Formação › 26/01/2022

Saiba quais são os procedimentos para uma o processo de Canonização

“Os santos e santas sempre foram fonte e origem de renovação nas circunstâncias mais difíceis da história da Igreja. Com efeito, a santidade é a fonte secreta e a medida infalível de sua atividade apostólica e de seu elã missionário” (Catecismo da Igreja Católica, 828).

Existe um chamado universal a santidade, tanto é que o Concilio Vaticano II dedicou o Capitulo 5 da Lumen Gentium sobre este assunto.

Nesta busca de santidade sempre tem aqueles que de uma forma ou outra a alcançou e deixou um legado de santidade. Para que a igreja proclame a santidade de alguém, existe um processo.

Processo de canonização

 São João Paulo II na Constituição Apostólica sobre a Legislação relativa às causas dos santos, foram dadas orientações para o processo de canonização, e uma delas é a participação ativa das Igrejas particulares (dioceses). O Documento aponta que “à luz da doutrina sobre a colegialidade proposta pelo Concílio Vaticano II, seria conveniente associar os Bispos à Sé Apostólica no tratamento das Causas dos Santos”. Ou seja, o processo passa a acontecer também com a cooperação dos Bispos em sua Igreja local, junto a Santa Sé com a Congregação para as Causas dos Santos.

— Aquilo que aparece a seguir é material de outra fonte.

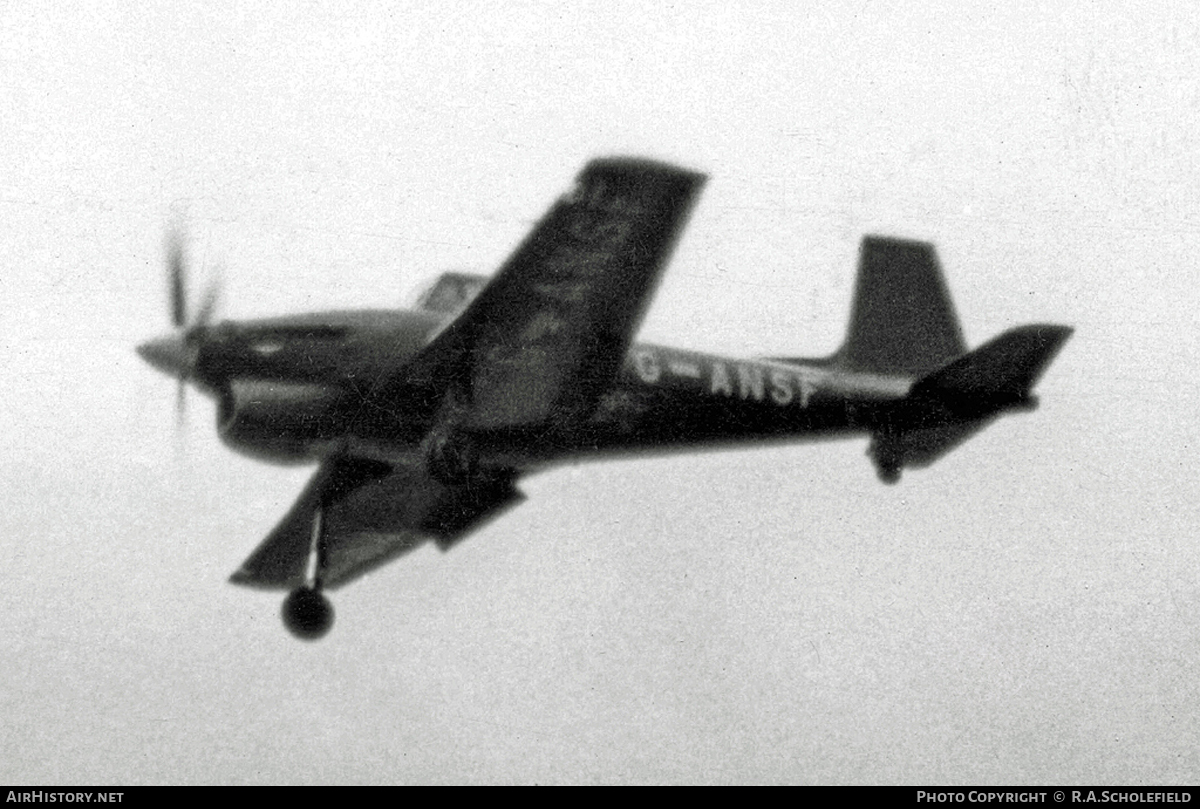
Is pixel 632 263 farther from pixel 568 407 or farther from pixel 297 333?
pixel 297 333

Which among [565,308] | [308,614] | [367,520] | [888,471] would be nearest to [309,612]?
[308,614]

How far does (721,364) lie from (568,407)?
6.19 ft

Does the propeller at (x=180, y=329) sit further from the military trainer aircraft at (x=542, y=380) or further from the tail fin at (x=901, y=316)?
the tail fin at (x=901, y=316)

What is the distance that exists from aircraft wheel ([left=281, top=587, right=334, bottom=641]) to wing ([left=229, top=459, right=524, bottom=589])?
3.56 ft

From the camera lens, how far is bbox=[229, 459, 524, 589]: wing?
20.5 m

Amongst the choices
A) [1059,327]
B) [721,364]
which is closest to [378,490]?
[721,364]

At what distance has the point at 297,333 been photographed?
18.0 m

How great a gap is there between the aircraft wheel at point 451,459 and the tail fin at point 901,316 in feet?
16.2

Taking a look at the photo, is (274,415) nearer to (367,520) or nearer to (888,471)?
(367,520)

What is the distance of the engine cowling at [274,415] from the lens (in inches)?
705

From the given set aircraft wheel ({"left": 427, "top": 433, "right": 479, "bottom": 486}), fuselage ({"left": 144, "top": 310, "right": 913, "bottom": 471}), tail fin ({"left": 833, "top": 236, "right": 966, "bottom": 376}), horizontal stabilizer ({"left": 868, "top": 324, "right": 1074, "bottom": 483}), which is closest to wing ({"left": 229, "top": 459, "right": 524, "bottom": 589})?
fuselage ({"left": 144, "top": 310, "right": 913, "bottom": 471})

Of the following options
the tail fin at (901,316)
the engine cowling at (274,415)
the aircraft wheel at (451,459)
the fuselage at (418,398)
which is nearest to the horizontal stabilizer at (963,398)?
the fuselage at (418,398)

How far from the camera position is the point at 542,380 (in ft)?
59.9

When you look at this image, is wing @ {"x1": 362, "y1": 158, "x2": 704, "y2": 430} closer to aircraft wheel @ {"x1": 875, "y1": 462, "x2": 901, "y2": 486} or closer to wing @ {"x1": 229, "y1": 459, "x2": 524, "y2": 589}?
wing @ {"x1": 229, "y1": 459, "x2": 524, "y2": 589}
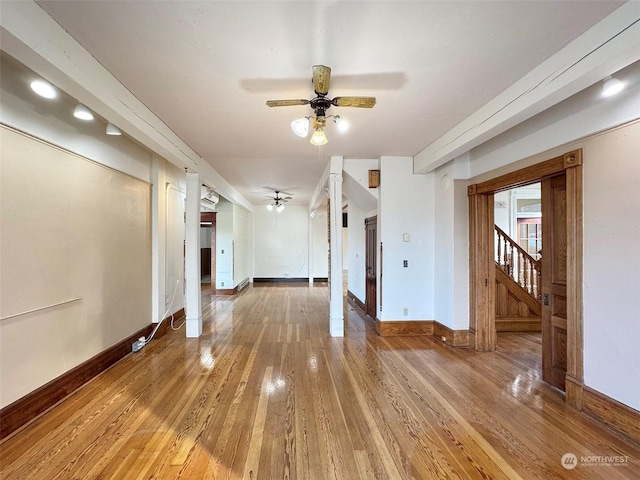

Para cada causa é escolhido pelo bispo um postulador, cuja tarefa é investigar detalhadamente a vida do candidato para conhecer sua fama de santidade. Sendo que, já é chamado Servo de Deus o fiel católico do qual se iniciou a causa de beatificação e canonização.

Passo a passo do processo

O primeiro processo é o das virtudes ou martírio. Essa é a etapa mais demorada, porque o postulador deve investigar minuciosamente a vida do Servo de Deus, verificar a fundo a vivência das virtudes. Já no caso de um mártir, devem ser estudadas as circunstâncias que envolveram sua morte, para comprovar se houve realmente o martírio. Ao término desse processo, a pessoa é considerada venerável.

O segundo processo é o milagre da beatificação. Para se tornar beato, é necessário comprovar um milagre ocorrido por sua intercessão. No caso dos mártires, não é necessária a comprovação de milagre.

O terceiro e último processo é o milagre para a canonização. Este tem que ter ocorrido após a beatificação. Comprovado esse milagre, o beato é canonizado e o novo santo passa a ter um culto de veneração universal.

Com isso, “ao canonizar certos fiéis, isto é, ao proclamar solenemente que esses fiéis praticaram heroicamente as virtudes e viveram na fidelidade à graça de Deus, a Igreja reconhece o poder do Espírito de santidade que está em si e sustenta a esperança dos fiéis, propondo-os como modelos e intercessores.” (CIC 828)

“Pelo fato de os habitantes do Céu estarem unidos mais intimamente com Cristo, consolidam com mais firmeza na santidade toda a Igreja. Eles não deixam de interceder por nós ao Pai, apresentando os méritos que alcançaram na terra pelo único mediador de Deus e dos homens, Cristo Jesus. Por conseguinte, pela fraterna solicitude deles, nossa fraqueza recebe o mais valioso auxílio” (CIC 956). Portanto os santos são nossos intercessores.  “como a comunhão entre os cristãos da terra nos aproxima de Cristo, da mesma forma a união com os santos nos une a Cristo, do qual, como de sua fonte e cabeça, promana toda a graça e a vida do próprio povo de Deus” (CIC 957).

“sede santos, assim como vosso Pai celeste é santo” (Mateus 5,48).